Team Canada has finally arrived on the international stage. Behind Oklahoma City Thunder guard Shai Gilgeous-Alexander and new head coach Jordi Fernandez, they have likewise dominated their first three games. Playing in a somewhat tougher group than the United States, they already took out strong teams in France and Latvia.

With seven NBA players on Team Canada’s roster and the level of success they’ve had so far comes the question of whether Canada is actually the team to beat. It may seem unlikely at first but there is actually quite a lot to be said in favor of the Canadian team.

After years, decades even, of failing to put together successful men’s national basketball teams—over nine Olympics they have only ever won one medal, which was silver at the 1936 Olympics in Berlin—Canada finally put together a squad with great talent and chemistry.

Many of these players have competed with or against each other most of their lives and it shows on the international stage. They work well on defense and have a smooth offense, especially in transition. Part of that should obviously be attributed to the coaching staff and not only the players. Jordi Fernandez did not miss a beat taking over for Nick Nurse. He has the team looking extremely prepared and locked in on both ends of the floor.

As a result. The Canadians are taking the second most field goal attempts per game behind only Australia with 72.3. They also lead the tournament in scoring with 108 points per game and in field goal percentage, shooting 54.8 percent. From behind the arc, they are shooting 42.9 percent which ranks second throughout the tournament so far. This makes them a tough team to beat and maybe even the team to beat on the way to a gold medal.
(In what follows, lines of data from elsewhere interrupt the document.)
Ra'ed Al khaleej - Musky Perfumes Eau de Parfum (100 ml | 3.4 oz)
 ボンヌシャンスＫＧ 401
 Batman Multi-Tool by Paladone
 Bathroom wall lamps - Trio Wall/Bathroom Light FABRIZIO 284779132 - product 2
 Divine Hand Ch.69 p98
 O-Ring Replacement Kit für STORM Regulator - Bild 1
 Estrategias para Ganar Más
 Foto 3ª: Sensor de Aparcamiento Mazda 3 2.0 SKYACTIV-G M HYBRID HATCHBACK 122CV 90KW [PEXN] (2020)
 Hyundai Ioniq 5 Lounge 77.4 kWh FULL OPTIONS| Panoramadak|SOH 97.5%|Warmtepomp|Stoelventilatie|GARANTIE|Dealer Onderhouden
To top that off, they are doing all this without Jamal Murray and Andrew Wiggins. Both are incredibly talented players, but the Canadians barely seem to miss them this summer. The reason for their success is simple: Shai Gilgeous-Alexander.

Apart from Luka Doncic, Gilgeous-Alexander is arguably the best player in the tournament and single-handedly turns Team Canada into a third-quarter scoring machine. Dominant third quarters have been their key to success and part of it is their ability to play stifling defense, especially on the wing. Everything else, however, is Gilgeous-Alexander. The Canadians outscore teams by an average of 14 points in the third quarter. Against both France and Latvia Gilgeous-Alexander outscored the opponents all by himself.

While the tournament is far from over, it does not seem like the Canadians are going to slow down anytime soon on their quest for a gold medal and they might just be the team standing in the way of any team that wants to win. An eventual showdown between Canada and the USA sounds like every basketball fan’s dream come true.